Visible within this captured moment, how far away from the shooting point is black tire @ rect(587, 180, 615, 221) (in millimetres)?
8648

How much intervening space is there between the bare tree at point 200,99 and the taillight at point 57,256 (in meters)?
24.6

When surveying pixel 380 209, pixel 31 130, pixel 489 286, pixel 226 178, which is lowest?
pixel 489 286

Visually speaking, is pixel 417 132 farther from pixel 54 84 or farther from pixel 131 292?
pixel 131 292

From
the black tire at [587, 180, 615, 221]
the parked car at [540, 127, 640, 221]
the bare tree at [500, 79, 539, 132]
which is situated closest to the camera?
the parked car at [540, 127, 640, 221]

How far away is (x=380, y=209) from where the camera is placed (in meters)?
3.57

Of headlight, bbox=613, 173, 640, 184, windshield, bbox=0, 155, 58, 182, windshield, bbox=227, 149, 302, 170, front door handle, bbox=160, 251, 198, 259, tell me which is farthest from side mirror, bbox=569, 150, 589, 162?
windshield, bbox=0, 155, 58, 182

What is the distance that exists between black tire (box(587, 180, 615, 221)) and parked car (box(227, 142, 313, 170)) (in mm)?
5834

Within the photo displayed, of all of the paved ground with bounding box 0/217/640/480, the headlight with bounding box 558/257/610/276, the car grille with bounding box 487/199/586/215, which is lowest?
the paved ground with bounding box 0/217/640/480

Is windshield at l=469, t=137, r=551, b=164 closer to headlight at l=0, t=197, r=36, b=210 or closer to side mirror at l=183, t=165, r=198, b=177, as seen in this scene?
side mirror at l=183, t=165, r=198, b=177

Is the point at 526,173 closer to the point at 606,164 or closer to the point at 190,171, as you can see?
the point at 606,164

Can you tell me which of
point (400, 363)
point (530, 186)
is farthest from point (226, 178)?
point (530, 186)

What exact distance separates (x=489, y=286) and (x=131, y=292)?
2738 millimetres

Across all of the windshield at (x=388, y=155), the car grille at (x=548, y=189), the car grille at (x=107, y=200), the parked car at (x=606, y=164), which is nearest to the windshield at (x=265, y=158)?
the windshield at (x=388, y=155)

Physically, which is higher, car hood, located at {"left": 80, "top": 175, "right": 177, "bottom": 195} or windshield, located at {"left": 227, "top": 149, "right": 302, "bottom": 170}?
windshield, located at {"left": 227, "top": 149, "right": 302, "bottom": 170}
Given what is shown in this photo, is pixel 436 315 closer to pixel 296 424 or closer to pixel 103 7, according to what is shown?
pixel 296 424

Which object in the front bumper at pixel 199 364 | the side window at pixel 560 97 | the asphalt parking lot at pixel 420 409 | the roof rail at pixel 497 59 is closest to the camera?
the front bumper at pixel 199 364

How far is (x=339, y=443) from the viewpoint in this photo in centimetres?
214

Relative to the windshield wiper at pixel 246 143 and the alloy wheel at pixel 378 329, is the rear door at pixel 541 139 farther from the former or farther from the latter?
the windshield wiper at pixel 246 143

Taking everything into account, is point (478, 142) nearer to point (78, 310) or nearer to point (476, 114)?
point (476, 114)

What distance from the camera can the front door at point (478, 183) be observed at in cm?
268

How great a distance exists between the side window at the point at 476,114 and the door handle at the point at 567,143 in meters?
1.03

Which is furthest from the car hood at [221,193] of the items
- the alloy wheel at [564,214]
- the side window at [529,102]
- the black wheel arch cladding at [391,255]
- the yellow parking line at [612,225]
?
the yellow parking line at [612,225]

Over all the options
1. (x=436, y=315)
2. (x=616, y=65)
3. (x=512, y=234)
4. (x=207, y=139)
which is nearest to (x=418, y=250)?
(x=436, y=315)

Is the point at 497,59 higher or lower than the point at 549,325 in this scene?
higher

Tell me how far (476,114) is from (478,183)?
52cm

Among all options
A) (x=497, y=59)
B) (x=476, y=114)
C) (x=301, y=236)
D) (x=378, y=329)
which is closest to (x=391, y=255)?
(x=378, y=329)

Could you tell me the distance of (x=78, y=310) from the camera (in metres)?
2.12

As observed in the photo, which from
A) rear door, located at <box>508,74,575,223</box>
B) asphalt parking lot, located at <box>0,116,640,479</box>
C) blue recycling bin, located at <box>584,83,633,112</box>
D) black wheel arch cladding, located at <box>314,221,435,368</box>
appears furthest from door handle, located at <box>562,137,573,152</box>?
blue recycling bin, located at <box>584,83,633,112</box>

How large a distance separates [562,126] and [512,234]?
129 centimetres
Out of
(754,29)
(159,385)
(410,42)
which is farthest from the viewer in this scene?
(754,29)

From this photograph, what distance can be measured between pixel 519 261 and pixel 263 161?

#### [WHAT THIS TASK INVOLVES]
Reproduce the lines from the records without alteration, from the line containing "As observed in the photo, which from" through the line containing "129 centimetres", both included.

#### [EXERCISE OUTPUT]
As observed in the photo, which from
A) rear door, located at <box>508,74,575,223</box>
B) asphalt parking lot, located at <box>0,116,640,479</box>
C) blue recycling bin, located at <box>584,83,633,112</box>
D) black wheel arch cladding, located at <box>314,221,435,368</box>
appears furthest from door handle, located at <box>562,137,573,152</box>?
blue recycling bin, located at <box>584,83,633,112</box>

How large a distance separates [562,126] and [512,234]?
129 centimetres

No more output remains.